I look at the photo of Ken Wark and think about a conversation we had in 1992 with Meaghan Morris– euphoria.
I listen to “Dolphins” by Tim Buckley on You Tube– euphoria.
I reminisce about a friend whose image appears on line – euphoria.
I cannot be constrained - …
The infinity of possibility is terrifying. The foundation of the crisis is this terror. Old disciplines like philosophy cannot describe this terror, therefore it cannot claim it. For his part, Professor Althusser could never imagine this, especially the interconnection of geneticists with information theorists.
Who could predict that DNA would be the basis for the crisis? Now it is because it describes information theory, connected as it is to the internet. Even the subject, “I” is removed from the DNA project, a field described by nanotechnology. The “stuff of life” is a series of structures, where “I” do not exist.
The experience of euphoria gives way to another set of possibilities – to call it reality would be misplaced. It is post-human sensibility.
And in the post-human the crisis for philosophy is with us. Euphoric is a word – probably not the right one. So it is necessary to move into the transdisciplinary domain, where the usual conditions for analysis fade away. Under these conditions philosophy is terminated as an otherwise dead weight on the analysis. The transdisciplinary project makes it possible to get to the end point more speedily.
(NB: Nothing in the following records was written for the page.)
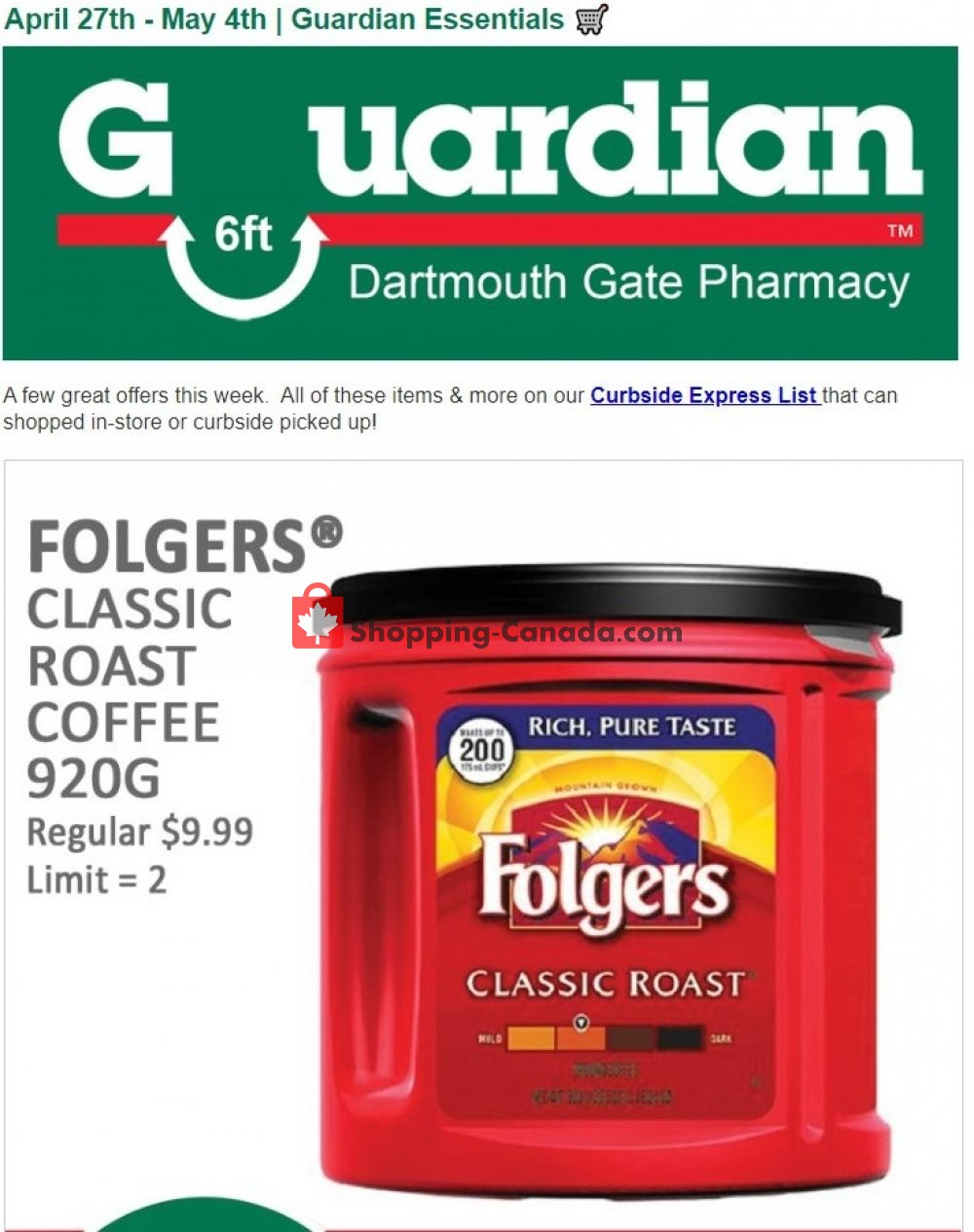 Flyer Guardian Canada - from Monday April 27, 2020 to Monday May 4, 2020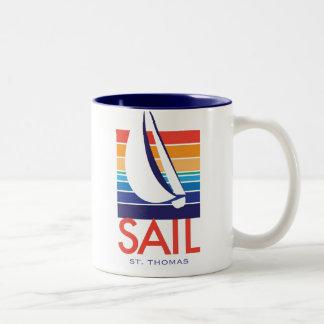 Boat Color Square_SAIL St. Thomas mug
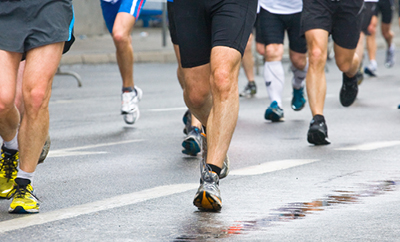 Insignia toughens up in Country Tourer form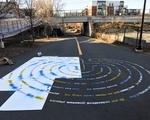 Moral Labyrinth Installation Progress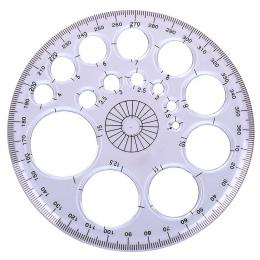 XRHYY 1 sztuk 360 stopni kątomierz koło nowoczesne mistrz szablon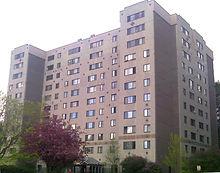 apartment building towe.jpg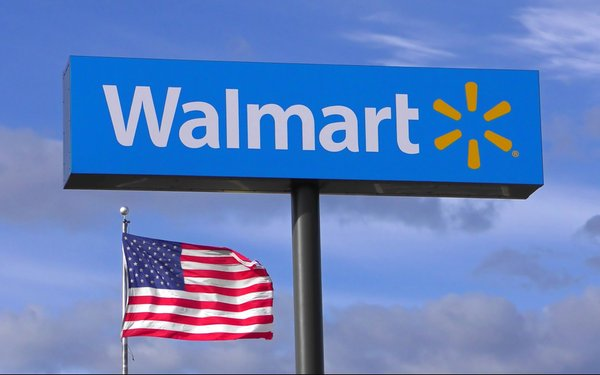 shopping guide for mattresses from walmart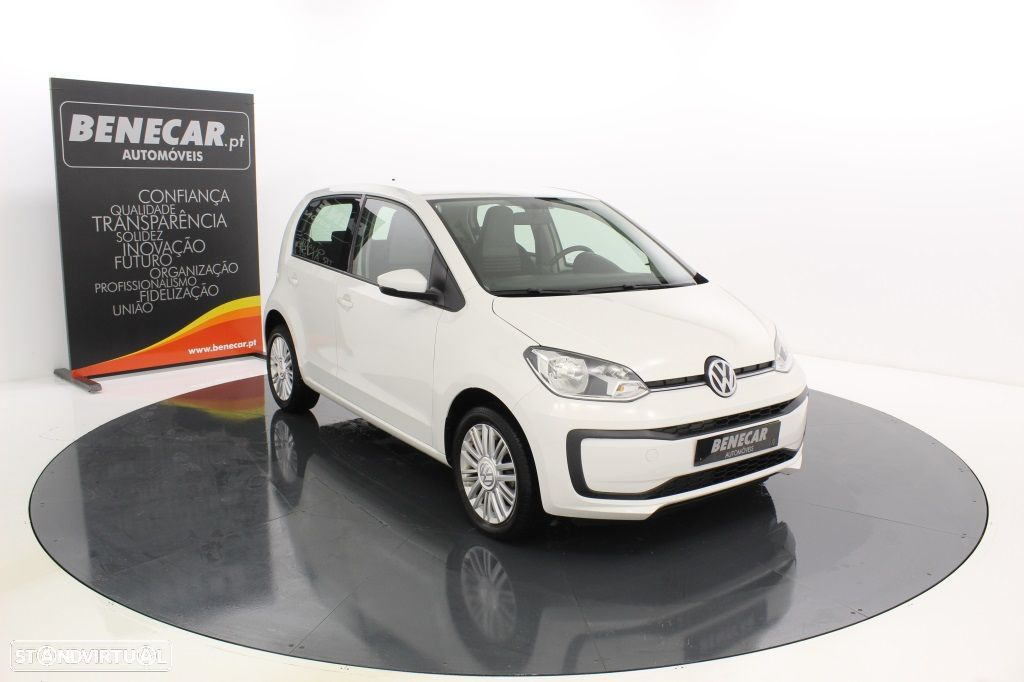 VW Up 1.0 Move Up! - 11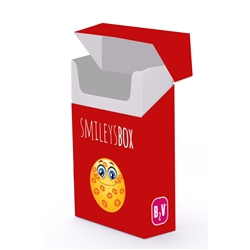 BOX SMILEY VERMELHA - BOXSMILEVE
Emancipation is what human beings desire. The burden of life is finally realized in death. It is why death is the solution for those people who kill themselves, because it is the perfect realization of freedom. All the prophets say this, suggesting that to become a prophet one must work out how to convey the hopelessness of life and replace it with emancipation in death. To be able to tell that story is to make a claim to prophetic insight.
Should the digital life be prophetic? This may be the end point of information theory euphoria. Certainly it marks the end point of life as it has been known. It is the beginning of the end of the crisis.
*Louis Althusser, Lenin and Philosophy, 1971.